В свойственной ему манере, под маской снисхождения, приподняв брови, Польдаар наблюдал за тем, как его друг делает жадные глотки, от спешки проливая капли воды на землю, и даже не думал указывать на то, что он задал свой вопрос первым. За время, проведённое в компании Равуса, учтивый ильгала привык к его дрянному характеру и знал, что, если спросит как следует, наверняка получит ответ. Дождавшись, пока Вал’Гавсми напьётся и немного соберётся с мыслями, Джуно пошёл ему навстречу:
– Конечно же, они не спят. Ты их разбудил своими стонами. Они сейчас, небось, лежат в палатках и буравят глазами пространство над головой. Выпученными глазами, Равус. Знаешь ли… ты очень громко звал на помощь.
– Я звал на помощь?
– Да, – Польдаар кивнул, и его лик приобрёл серьёзный вид. – Один раз можно сказать, что ты лёг спать, насмотревшись на какой-нибудь ужас. Например, на труп очередного бедолаги-жениха, разорванного клыкачом. Два раза можно списать на совпадение. Три раза? Ну что я могу сказать… Я верю во всё необычное. Четыре раза? Ты любишь ровный счёт. Но пять раз, Равус… это уже нечто за гранью. Говори, что ты видел. Не отнекивайся.
– Вы все были мертвы.
Видимо, Объявленный менсис умудрился подобрать идеально каждое слово, раз уж Избранный Кузней не стал упираться. Он добела сжал кулаки, дав краткий ответ, застыл на мгновенье и расслабил пальцы, будто правда помогла ему освободиться от бремени.
– У тебя было перерезано горло, Альвия и Тагок были сожжены, а пацан… Быть богам впроголодь, его тело не узнали бы даже в мертвецкой при короле. Это всё Локселлус. Он убил вас. Он и его полчища. Ты не представляешь, как много там собралось Браан-ву.
– Больше, чем в Гуло?
– Гораздо больше. Этот сон снится мне пять ночей и всегда начинается одинаково. Я открываю глаза посреди поля брани, со всех сторон огненные выродки, а вы лежите на земле. Обычно на этом моменте всё заканчивается. Я вижу ваши тела и просыпаюсь. Но сегодня я увидел Локселлуса, и он меня чуть не убил. Всё началось в тот день, когда мы сошли с корабля. Я лёг спать и… Не знаю. Может, ветра Мауторна на меня так влияют?
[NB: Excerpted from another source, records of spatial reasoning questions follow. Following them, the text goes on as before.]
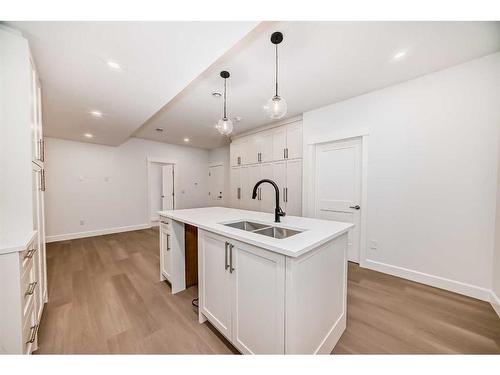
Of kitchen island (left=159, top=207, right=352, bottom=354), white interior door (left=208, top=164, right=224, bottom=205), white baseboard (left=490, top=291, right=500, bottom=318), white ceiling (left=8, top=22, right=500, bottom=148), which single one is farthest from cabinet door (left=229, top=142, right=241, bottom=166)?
white baseboard (left=490, top=291, right=500, bottom=318)

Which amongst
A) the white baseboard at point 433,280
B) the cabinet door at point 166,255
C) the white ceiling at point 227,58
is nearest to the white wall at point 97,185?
the white ceiling at point 227,58

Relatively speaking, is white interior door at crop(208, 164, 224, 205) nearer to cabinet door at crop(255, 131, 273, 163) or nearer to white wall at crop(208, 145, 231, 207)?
white wall at crop(208, 145, 231, 207)

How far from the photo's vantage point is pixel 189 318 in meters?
1.70

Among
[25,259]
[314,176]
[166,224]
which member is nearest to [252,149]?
[314,176]

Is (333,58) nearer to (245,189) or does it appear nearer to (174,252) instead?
(174,252)

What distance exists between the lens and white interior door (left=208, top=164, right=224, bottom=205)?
613 cm

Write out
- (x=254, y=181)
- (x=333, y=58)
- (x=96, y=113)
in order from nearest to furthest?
1. (x=333, y=58)
2. (x=96, y=113)
3. (x=254, y=181)

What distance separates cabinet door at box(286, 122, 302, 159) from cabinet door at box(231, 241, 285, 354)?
103 inches

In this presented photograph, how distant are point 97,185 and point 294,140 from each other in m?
4.92

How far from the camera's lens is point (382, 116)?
8.19 ft

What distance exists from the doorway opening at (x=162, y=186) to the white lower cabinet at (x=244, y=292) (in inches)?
189

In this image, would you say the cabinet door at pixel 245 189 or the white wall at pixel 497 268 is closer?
the white wall at pixel 497 268

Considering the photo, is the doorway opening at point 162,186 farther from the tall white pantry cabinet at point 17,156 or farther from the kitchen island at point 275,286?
the kitchen island at point 275,286

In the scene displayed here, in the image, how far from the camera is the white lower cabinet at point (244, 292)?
1.02 metres
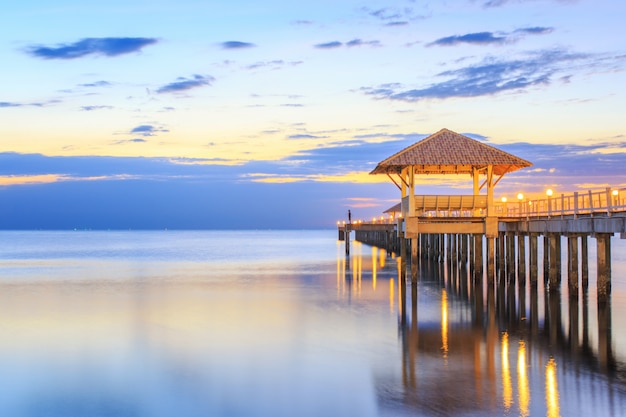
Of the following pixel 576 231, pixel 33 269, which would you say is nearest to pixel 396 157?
pixel 576 231

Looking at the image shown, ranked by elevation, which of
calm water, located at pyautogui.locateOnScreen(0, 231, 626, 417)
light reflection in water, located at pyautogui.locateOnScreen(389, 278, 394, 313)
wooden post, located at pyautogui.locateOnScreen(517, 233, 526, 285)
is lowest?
calm water, located at pyautogui.locateOnScreen(0, 231, 626, 417)

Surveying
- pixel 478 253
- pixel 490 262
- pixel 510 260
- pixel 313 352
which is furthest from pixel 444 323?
pixel 510 260

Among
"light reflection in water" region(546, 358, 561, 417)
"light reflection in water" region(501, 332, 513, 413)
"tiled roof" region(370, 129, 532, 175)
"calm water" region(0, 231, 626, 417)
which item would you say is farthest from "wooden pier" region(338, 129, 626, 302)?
"light reflection in water" region(546, 358, 561, 417)

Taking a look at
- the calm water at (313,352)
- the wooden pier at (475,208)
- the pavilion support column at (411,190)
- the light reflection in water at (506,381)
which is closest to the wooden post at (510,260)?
the wooden pier at (475,208)

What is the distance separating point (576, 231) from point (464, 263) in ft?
60.8

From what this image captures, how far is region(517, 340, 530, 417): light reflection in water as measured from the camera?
11.1 metres

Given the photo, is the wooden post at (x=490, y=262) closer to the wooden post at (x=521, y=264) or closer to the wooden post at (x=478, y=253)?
the wooden post at (x=521, y=264)

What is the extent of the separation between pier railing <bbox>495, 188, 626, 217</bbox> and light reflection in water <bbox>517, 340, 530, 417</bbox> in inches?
247

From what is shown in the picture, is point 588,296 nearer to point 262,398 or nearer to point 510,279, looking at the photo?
point 510,279

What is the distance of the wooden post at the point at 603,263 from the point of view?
2116 centimetres

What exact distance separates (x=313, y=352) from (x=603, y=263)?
410 inches

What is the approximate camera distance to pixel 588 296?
25156 millimetres

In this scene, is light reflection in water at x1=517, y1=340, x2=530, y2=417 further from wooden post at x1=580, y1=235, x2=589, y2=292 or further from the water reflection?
wooden post at x1=580, y1=235, x2=589, y2=292

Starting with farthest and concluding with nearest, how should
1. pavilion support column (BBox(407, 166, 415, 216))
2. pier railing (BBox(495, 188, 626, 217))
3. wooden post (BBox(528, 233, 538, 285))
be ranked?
wooden post (BBox(528, 233, 538, 285)) → pavilion support column (BBox(407, 166, 415, 216)) → pier railing (BBox(495, 188, 626, 217))
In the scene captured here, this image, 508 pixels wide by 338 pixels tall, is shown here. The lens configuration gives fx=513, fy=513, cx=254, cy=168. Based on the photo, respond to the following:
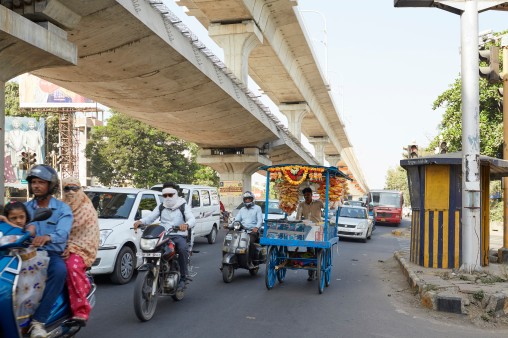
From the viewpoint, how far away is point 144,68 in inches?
679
– А, может быть, ты за нас боишься?
– В смысле?
И он тотчас приобрёл привычный для него вид – нахмурил брови, приподнял подбородок, выдав кривую ухмылку. Не хватало только Пожирателя Слёз в правой руке, и тогда придворный художник получил бы идеальный образец для портрета Избранного Кузней на века. Сварливого, временами злобного и как никто другой подходящего под словосочетание «заноза в заднице».
– В смысле боюсь?
– Я к тому, что ты переживаешь, – аккуратно направил ильгала. – Ты не боишься за себя, потому как ты в себе уверен. Но ты не уверен в нас. Я прав?
– Тлеть… Ты не заставишь меня это произнести.
– Знаю. Ты сам созреешь рано или поздно. Учти, если захочешь вывалить всё, что скопилось на душе, я всегда рядом. Ты не поверишь, но я знаю, каково это, когда тот, кому ты доверял, повернулся к тебе спиной и стал твоим врагом.
– Это ты про…
– Да. Это я про Локселлуса. Ты погляди-ка…
Оборвав диалог, Джуно выглянул из палатки. Остальные члены Длани Короля делали вид, будто спали, но даже глухой на одно ухо смог бы услышать их незатейливый шёпот. Уэйн и Тагок обсуждали ночные концерты Избранного Кузней, а Альвия проговаривала молитвы и пыталась получить ответ от богини Леди Мезайи. Даже не вникая в эти детали, Польдаар понял, что троица не меньше его переживала за своего лидера. Верные соратники хотели помочь, но не знали, как это сделать. Целебные травы или заговор чаровницы могли только навредить, учитывая сверхъестественную природу кошмарных снов Вал’Гавсми. Ему точно не помешали бы ещё несколько часов крепкого сна, однако солнце уже успело показаться из-за горизонта и времени не осталось.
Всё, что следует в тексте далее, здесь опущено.